**Task objective**
Can you reproduce the Eureka Springs passage between "In 1890, extensive" and "become mere trickles.", inclusive, but with "limestone" replaced by "granite"?

**Reading passage**
Basin Spring in considered "the center of town" and it flows under Basin Spring Park. Basin Spring is the legendary Indian healing spring known to Native Americans and early pioneer settlers.
❤️It is the heart of Eureka Springs.❤️
In caves and under-rock overhangs the Osage Indians made their homes. This was happening for centuries and well before the early European explorers came to Eureka Springs.
These explorers, along with some American pioneers eventually reached the vicinity where they identified Basin Spring.
The first crowds of health seekers encamped here in 1879. Drawn by the promise of near miraculous cures, the city was named on this site July 4, 1879. The first town-site survey was platted with the spring and surrounding reservation of protected land as its centerpiece. A plan of lots, blocks and streets, extending in all directions, encompassed many other nearby springs . . .
Dr. Alvah Jackson, a pioneer physician, often visited the healing spring and used its waters to treat disease.
Health seekers arriving at Basin Spring in the 1880’s found a rough board enclosure under the bluff being used for a variety of purposes, including for a time, the Rock House Saloon.
At Grotto Spring, you will notice the words “Esto Perpetua” etched on a stone above the entrance to Spring - these words were a declaration from citizens at the time from the prevailing belief that these healing waters would flow forever. It is Latin and when translated means, "let it be perpetual."
In 1890, extensive street construction on “The Boulevard” (which was what Spring Street was then called) and this necessitated construction of a limestone enclosure and ornamental stonework which today still encases our beloved Grotto Spring.
Crescent Spring is just so inviting at any time of the year. Located next to our Carnegie Library on Spring Street, this spring is adorned with a Victorian gazebo and beautiful stone masonry. Our many springs have survived, even if they have become mere trickles.

**Supplied information**
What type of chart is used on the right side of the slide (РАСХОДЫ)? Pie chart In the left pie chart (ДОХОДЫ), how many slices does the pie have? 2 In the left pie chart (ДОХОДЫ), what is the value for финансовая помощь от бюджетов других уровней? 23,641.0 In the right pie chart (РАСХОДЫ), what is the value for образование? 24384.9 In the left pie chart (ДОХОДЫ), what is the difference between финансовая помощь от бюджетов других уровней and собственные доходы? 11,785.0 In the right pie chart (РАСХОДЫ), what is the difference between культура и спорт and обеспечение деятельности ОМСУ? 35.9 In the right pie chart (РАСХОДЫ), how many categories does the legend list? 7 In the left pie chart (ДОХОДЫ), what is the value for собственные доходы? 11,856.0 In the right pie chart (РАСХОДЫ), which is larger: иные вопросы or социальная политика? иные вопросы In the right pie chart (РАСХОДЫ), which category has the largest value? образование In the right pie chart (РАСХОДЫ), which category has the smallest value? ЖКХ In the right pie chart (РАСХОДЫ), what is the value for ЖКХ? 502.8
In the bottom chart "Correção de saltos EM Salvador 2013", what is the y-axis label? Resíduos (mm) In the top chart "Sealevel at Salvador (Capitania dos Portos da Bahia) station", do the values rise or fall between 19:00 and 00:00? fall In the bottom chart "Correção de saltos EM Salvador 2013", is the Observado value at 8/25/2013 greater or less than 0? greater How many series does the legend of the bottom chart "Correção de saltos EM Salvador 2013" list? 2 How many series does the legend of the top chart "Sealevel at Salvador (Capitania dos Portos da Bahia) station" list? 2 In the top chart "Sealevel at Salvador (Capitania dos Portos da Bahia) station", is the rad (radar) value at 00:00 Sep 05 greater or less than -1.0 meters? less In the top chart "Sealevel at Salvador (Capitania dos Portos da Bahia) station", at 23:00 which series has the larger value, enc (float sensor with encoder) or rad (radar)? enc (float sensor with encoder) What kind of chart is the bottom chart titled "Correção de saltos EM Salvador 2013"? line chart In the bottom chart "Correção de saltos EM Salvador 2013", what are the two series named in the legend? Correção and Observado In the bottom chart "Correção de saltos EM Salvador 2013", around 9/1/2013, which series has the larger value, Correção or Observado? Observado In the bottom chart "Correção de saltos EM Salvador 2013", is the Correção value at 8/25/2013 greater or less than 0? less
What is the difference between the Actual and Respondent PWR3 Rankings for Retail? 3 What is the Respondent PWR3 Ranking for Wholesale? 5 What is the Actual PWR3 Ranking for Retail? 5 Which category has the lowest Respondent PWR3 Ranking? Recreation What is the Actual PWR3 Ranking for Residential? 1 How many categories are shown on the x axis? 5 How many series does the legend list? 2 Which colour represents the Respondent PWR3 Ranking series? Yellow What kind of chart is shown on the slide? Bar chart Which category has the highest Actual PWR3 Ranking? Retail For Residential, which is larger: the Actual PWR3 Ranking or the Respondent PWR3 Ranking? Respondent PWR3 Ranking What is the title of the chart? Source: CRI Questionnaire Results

**Written answer**
In 1890, extensive street construction on “The Boulevard” (which was what Spring Street was then called) and this necessitated construction of a granite enclosure and ornamental stonework which today still encases our beloved Grotto Spring.
Crescent Spring is just so inviting at any time of the year. Located next to our Carnegie Library on Spring Street, this spring is adorned with a Victorian gazebo and beautiful stone masonry. Our many springs have survived, even if they have become mere trickles.